## YOUR ASSIGNMENT
In the text on regenerated cellulose membranes, what Congo red rejection rate did Weng and co-workers report for their membrane?

Introduction

The dye industry in China possesses more than 70% world production and generates a large amount of wastewater (Chen and He 2017; Gu et al. 2018; Vergis et al. 2018; Zhao et al. 2018; Khoshsang et al. 2018). Among the various methods for dye-containing wastewater treatment, membrane-based technology has attracted great attention and is emerging as the most promising alternative to adsorption, precipitation and chemical degradation methods. However, the charge and molecular size of dyes will influence the permeability and selectivity of membranes in the process of filtration/separation (Feng et al. 2017; Pan et al. 2018; Park and Oh 2017; Robati et al. 2016a, b, c). Conventional ceramic membranes are fragile and also have high molecular weight cut-off, which may lead to a lower rejection of small molecular weight dyes and limit their practical application (Xia et al. 2018).

Cellulose is a well-known biopolymer and is promising in constructing membrane materials (Zhang et al. 2017, 2018b; Khalili et al. 2018; Koli et al. 2018). The growing interest of cellulose for membrane fabrication lies on its bio-compatibility, flexibility, abundant availability and chemical modifiability (Chen et al. 2018; Moon et al. 2011). Particularly, the regenerated cellulose membranes are promising alternatives to polymeric (e.g. polyethersulfone, polyimide and Pebax) membranes used for treating wastewater (Kong et al. 2014; Lv et al. 2018; Puspasari et al. 2018; Štefelová et al. 2017). Weng and co-workers fabricated regenerated cellulose membrane via cellulose/ionic liquid system and the membrane has a Congo red rejection rate of 99.7% (Weng et al. 2017). However, the dyes will be adsorbed/deposited on the membrane surface in practical application, resulting in the decrease of flux and selectivity. Peinemann et al. crosslinked cellulose with glutaraldehyde and the prepared membrane has a sucrose rejection rate of 80% (Puspasari et al. 2015). They also found that a dense selective layer of membrane was constructed to achieve a high rejection of dyes.

Recently, an inorganic salt system (zinc chloride/calcium chloride) was reported for dissolving cellulose to fabricate cellulose membranes for gas separation (Xu et al. 2016). Herein, we prepared self-standing regenerated cellulose membranes from cellulose/inorganic salt system. To improve the rejection rate of membranes, glutaraldehyde and polyvinyl alcohol was used to crosslink cellulose and optimize the pore sizes and stability. Glutaraldehyde has a superior crosslink ability and polyvinyl alcohol exhibits abundant hydroxyl groups. The resulting membranes also exhibited excellent flexibility, good transparency and high mechanical strength.

Experimental

Materials

In this study, α-cellulose was bought from Aladdin Chemical Reagent Company. ZnCl2 (99%) and CaCl2 (99%) were supplied by Sinopharm Chemical Reagent Company. Glutaraldehyde, polyvinyl alcohol (PVA, DP 1750 ± 50), methyl orange (MO, Mw = 327.3 Da, λmax = 505 nm), and Congo red (CR, Mw = 696.7 Da, λmax = 498 nm) were obtained from Sinopharm Chemical Reagent Company. The chemicals were used as received without further purification.

## MATERIAL PROVIDED

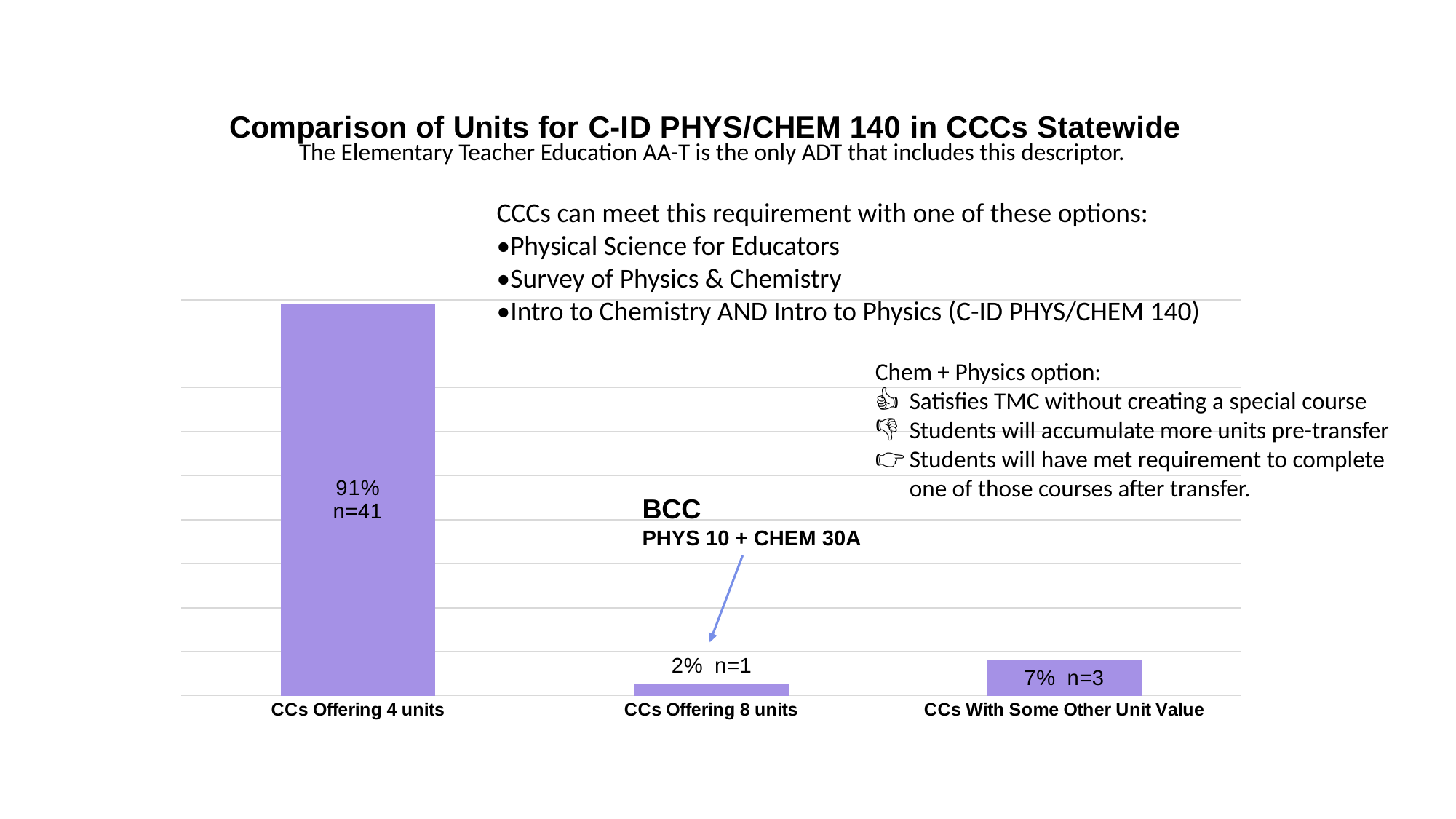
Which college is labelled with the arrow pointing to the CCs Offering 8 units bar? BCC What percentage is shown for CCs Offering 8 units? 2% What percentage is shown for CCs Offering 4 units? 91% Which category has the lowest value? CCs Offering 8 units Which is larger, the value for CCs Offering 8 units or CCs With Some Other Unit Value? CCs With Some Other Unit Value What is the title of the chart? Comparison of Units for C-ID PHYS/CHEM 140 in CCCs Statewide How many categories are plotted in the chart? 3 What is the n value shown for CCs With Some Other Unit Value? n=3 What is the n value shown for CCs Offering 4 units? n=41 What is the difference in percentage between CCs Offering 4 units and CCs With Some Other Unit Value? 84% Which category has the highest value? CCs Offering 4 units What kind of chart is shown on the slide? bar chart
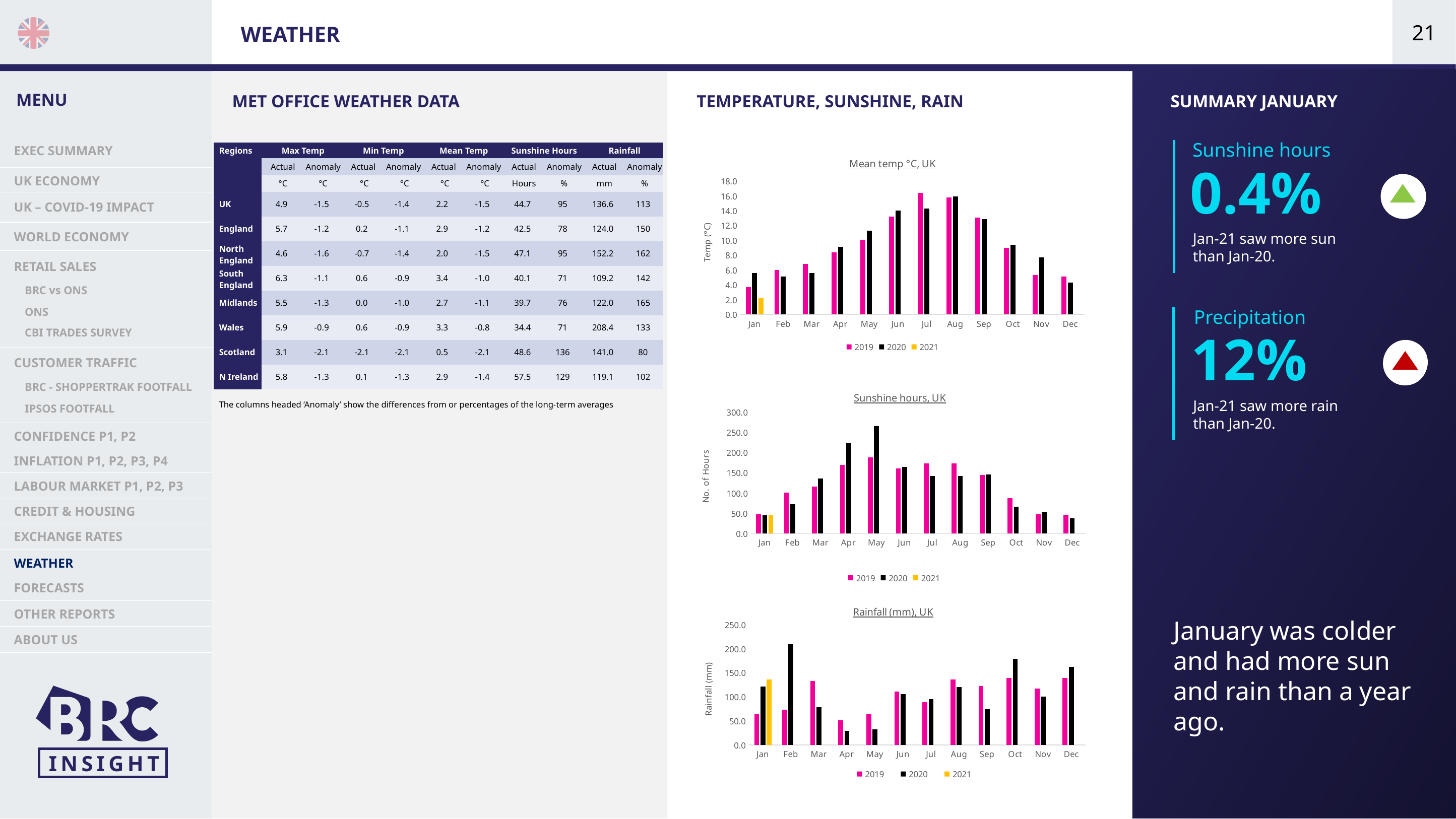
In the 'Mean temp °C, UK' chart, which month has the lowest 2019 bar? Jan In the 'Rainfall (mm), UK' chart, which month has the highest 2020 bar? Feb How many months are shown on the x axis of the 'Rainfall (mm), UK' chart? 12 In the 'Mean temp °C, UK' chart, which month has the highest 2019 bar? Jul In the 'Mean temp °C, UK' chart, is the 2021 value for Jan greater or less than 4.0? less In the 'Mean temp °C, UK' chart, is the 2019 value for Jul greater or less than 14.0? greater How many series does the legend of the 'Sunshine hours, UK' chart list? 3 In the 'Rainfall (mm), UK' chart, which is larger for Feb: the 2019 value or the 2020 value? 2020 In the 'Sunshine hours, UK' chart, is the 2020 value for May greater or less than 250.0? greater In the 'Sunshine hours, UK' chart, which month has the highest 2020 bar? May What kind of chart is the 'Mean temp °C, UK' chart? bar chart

## RESPONSE
99.7%